In this eerie animation, a nuclear bomb hits a California town, and only one house is left standing, an automated house with robots. The people did not survive, but the robots who cook, clean, and take care of everything continue with their daily routines long after the humans are gone. Finally, the robots are also destroyed, by a fire.
In a haunting final scene, a bird comes along and plays a song on a record player in the remains of the house, and a narrator reads “There Will Come Soft Rains” by Sara Teasdale, which was written as a reference to World War I. In the original short story “There Will Come Soft Rains” by Ray Bradbury, we know that Sara Teasdale was “a favorite” poet of one of the homeowners, Mrs. McClellan.

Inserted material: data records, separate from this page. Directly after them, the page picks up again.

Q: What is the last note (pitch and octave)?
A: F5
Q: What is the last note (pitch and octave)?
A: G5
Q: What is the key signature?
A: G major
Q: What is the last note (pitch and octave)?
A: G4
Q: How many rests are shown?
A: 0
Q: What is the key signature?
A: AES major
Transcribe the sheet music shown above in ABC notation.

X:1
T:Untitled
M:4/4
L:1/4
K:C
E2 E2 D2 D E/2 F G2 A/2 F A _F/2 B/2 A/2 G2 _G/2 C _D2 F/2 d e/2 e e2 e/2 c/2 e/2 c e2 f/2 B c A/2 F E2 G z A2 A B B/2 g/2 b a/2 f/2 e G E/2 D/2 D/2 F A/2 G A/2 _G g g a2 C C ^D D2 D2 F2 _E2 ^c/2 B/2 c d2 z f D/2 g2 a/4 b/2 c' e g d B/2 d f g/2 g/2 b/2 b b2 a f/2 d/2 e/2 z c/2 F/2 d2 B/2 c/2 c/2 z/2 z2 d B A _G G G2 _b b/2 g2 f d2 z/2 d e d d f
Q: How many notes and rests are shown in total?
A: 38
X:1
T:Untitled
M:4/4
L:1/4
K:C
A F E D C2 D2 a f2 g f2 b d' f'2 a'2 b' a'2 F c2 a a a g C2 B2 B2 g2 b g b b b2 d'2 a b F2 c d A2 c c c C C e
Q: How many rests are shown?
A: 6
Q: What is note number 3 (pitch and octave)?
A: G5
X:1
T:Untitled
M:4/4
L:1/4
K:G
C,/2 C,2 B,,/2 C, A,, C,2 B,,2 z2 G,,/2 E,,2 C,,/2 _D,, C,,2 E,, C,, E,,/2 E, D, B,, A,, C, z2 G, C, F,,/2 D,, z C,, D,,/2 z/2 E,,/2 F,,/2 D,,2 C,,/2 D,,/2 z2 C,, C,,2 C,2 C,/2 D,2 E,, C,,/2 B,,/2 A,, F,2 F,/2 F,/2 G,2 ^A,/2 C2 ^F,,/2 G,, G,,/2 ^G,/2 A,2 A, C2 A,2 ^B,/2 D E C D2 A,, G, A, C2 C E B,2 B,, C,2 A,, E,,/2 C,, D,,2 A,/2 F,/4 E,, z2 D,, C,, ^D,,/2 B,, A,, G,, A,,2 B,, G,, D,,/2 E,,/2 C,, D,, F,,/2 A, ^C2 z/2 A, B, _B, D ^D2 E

“There Will Come Soft Rains”
There will come soft rains and the smell of the ground,
And swallows circling with their shimmering sound;
And frogs in the pools singing at night,
And wild plum-trees in tremulous white;
Robins will wear their feathery fire
Whistling their whims on a low fence-wire;
And not one will know of the war, not one
Will care at last when it is done.
Not one would mind, neither bird nor tree
If mankind perished utterly;
And Spring herself, when she woke at dawn,
Would scarcely know that we were gone.
The Ray Bradbury story “There Will Come Soft Rains” was first published in the May 6, 1950 issue of Collier’s, and in The Martian Chronicles later the same year. The film was directed by Tulyahodzhayev Nazim, and it won the “Golden Dove” Award at the Leipzig International Festival for Documentary and Animated Films in 1984.